Given text:
>>

Yup. Several years ago I dug up the data on about twenty guitars of the same size and shape, looking for any sort of correlation between the 'free' top ring+ mode pitch and the frequency of the 'main top' mode on the assembled instrument. There was none. However, there was a correlation between the mode shape and the frequency shift between the 'free' and assembled mode pitches: the 'better' the free plate shape the less of a pitch shift there was. It seemed to me that there was also a correlation between the mode shapes and the quality of sound of the assembled instruments, but:
a) I'm biased, and
b) what's 'quality'?

Some years back I made what was supposed to be a matched pair of Classical guitars. After a lot of effort to control everything as closely as possible, they ended up not sounding the same. They were both good guitars, and very similar, but everybody who tried them preferred one over the other. The one they liked had the better mode shapes. Since they didn't know which was which, this is a reasonably good test, although, of course, one would like to repeat it. Up until then I had been controlling for frequencies, and those matched well. Since then I've been looking at mode shapes more, and getting better results.

<<

Data:
>>

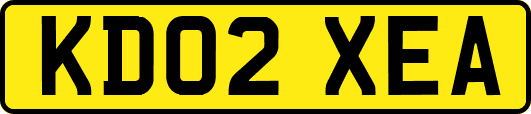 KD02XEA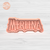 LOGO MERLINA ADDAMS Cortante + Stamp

<<
>>

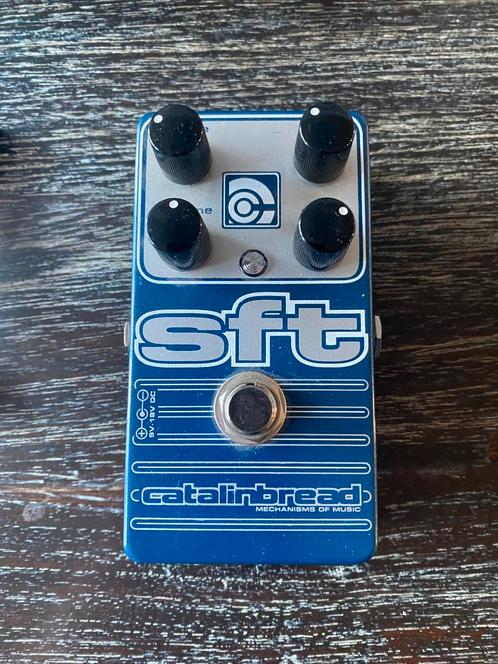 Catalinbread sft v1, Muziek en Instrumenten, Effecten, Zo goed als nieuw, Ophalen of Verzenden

<<
>>

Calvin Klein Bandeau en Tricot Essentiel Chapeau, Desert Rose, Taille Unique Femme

<<

Required work:
1. Copy out the stretch of the guitar text from "Yup. Several years" through "b) what's 'quality'?".
2. Rewrite the paragraph of the guitar text that begins "Some years back I made" as a short bulleted list that keeps its main facts.

Exercise solutions:
1.
Yup. Several years ago I dug up the data on about twenty guitars of the same size and shape, looking for any sort of correlation between the 'free' top ring+ mode pitch and the frequency of the 'main top' mode on the assembled instrument. There was none. However, there was a correlation between the mode shape and the frequency shift between the 'free' and assembled mode pitches: the 'better' the free plate shape the less of a pitch shift there was. It seemed to me that there was also a correlation between the mode shapes and the quality of sound of the assembled instruments, but:
a) I'm biased, and
b) what's 'quality'?

2.
- The writer built a supposedly matched pair of Classical guitars, controlling everything as closely as possible.
- They did not end up sounding the same. Both were good and very similar, but everyone who tried them preferred one.
- The preferred guitar had the better mode shapes. The testers did not know which was which, so this was a reasonably good test, though it should be repeated.
- Until then the writer had controlled for frequencies, and those matched well.
- Since then the writer has looked at mode shapes more and gotten better results.